As an honors student approaching her high school graduation, Anderson sought bigger academic challenges and enrolled at Franklin in time for the 2014-15 school year.

“I want to get my honors diploma, so I wanted more of a challenge that (Indiana School for the Blind) really couldn’t offer me,” Anderson said.

Not surprisingly, Anderson wanted to remain active at Franklin, which with 1,664 students is nearly 10 times the size of her previous school.

So she runs.

All about team

Anderson knew there would be adjustments when it came to meshing with her cross-country teammates, all of whom can see and none of whom competes with the help of a guide runner.

She feels her team’s trip to Spring Mill State Park near the southern Indiana town of Mitchell in July played a big role in allowing her to bond with teammates.

“They really got to know me. Everything’s been real cool. We get along, we hang out. We laugh and talk just like anyone else,” Anderson said.

Fourth-year Grizzly Cubs coach Ray Lane likes the way his athletes have meshed.

“One of the things we try to preach is if you come out and have a good attitude you’re always going to fit in,” Lane said. “Logan always wants to make herself better, and I think her teammates respect that.”

Anderson runs with a sighted guide runner, her left hand holding the person’s right arm. She tells the individual leading her around the course when she feels like speeding up or slowing down.

In turn, the guide runner informs Anderson of upcoming changes in terrain or if they are about to change direction.

Last week’s guide runner at the Plainfield Invitational, where Anderson placed 164th out of 166 runners, was Franklin assistant girls’ cross-country coach Haley Anderson. This week’s will be 2014 Franklin graduate Garrett Collier, a friend of the Anderson family.

“There were a couple obstacles in the (Plainfield) course like little hills and slight dips. I tripped on those a couple of times. I did end up falling, but it wasn’t on a hill. It was over my own foot. Other than that it was a relatively flat course,” Logan Anderson said.

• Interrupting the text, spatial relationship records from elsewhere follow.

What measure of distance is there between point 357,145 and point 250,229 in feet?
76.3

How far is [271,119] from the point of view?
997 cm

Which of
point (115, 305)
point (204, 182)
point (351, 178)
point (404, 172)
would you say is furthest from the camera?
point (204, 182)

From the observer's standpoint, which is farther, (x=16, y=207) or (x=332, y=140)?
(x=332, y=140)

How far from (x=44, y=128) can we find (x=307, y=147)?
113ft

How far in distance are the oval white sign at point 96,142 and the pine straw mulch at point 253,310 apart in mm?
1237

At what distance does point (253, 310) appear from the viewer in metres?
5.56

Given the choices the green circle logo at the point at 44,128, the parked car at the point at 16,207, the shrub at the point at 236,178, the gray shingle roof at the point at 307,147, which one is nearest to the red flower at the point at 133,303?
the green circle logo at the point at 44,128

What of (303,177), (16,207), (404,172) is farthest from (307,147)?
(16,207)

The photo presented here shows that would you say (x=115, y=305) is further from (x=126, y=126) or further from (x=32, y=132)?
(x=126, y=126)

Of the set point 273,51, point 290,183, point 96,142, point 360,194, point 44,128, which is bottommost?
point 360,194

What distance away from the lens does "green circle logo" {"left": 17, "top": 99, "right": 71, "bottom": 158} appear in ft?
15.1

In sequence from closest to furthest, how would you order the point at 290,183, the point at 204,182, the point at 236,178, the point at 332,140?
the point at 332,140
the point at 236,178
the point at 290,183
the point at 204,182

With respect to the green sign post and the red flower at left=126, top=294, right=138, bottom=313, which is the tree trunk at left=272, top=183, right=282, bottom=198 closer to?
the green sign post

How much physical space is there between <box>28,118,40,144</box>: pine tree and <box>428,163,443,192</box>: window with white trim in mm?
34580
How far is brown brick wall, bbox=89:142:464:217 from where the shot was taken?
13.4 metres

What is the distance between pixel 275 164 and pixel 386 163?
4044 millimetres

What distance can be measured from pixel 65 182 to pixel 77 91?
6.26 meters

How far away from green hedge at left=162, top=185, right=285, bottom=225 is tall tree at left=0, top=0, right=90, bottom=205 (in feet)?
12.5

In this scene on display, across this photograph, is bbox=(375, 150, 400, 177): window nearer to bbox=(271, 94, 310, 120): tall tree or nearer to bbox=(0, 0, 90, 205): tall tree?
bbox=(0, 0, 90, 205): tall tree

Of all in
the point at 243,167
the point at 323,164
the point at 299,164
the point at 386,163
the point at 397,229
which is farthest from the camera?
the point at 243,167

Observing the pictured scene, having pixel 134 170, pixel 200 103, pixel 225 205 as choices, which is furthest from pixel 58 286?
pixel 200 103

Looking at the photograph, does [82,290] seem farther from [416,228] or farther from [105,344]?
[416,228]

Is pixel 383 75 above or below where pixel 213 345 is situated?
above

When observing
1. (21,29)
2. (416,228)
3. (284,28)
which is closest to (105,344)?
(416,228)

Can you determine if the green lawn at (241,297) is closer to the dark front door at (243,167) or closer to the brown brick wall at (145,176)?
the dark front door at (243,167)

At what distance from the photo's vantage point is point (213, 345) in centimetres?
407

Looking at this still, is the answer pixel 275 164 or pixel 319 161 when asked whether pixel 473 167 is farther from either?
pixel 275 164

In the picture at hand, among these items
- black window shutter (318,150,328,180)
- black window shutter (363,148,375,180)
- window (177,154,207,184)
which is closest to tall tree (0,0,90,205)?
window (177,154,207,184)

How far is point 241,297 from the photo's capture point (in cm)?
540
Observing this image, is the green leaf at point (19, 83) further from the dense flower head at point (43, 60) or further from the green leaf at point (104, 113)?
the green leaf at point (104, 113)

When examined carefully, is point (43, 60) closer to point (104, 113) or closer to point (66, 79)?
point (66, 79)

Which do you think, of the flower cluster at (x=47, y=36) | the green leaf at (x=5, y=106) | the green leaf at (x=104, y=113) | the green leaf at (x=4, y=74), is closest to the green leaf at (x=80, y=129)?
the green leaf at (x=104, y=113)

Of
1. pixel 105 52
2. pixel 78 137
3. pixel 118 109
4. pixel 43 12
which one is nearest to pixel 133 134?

“It was really exciting, for one, because I’ve never run a race before. It was exhilarating to be able to do it. But it was exhausting. I’m not going to lie.”

Anderson admits to having her “Why me?” moments. Over time she mastered the craft of keeping them to herself.

“I admit I’ll get upset because I can’t do certain things when realistically I can do them. It’s just I have to put in a little bit of extra work, and sometimes I don’t really want to put in that extra work,” she said.

“Other than that I try not to think about it. There are other people who have it worse.”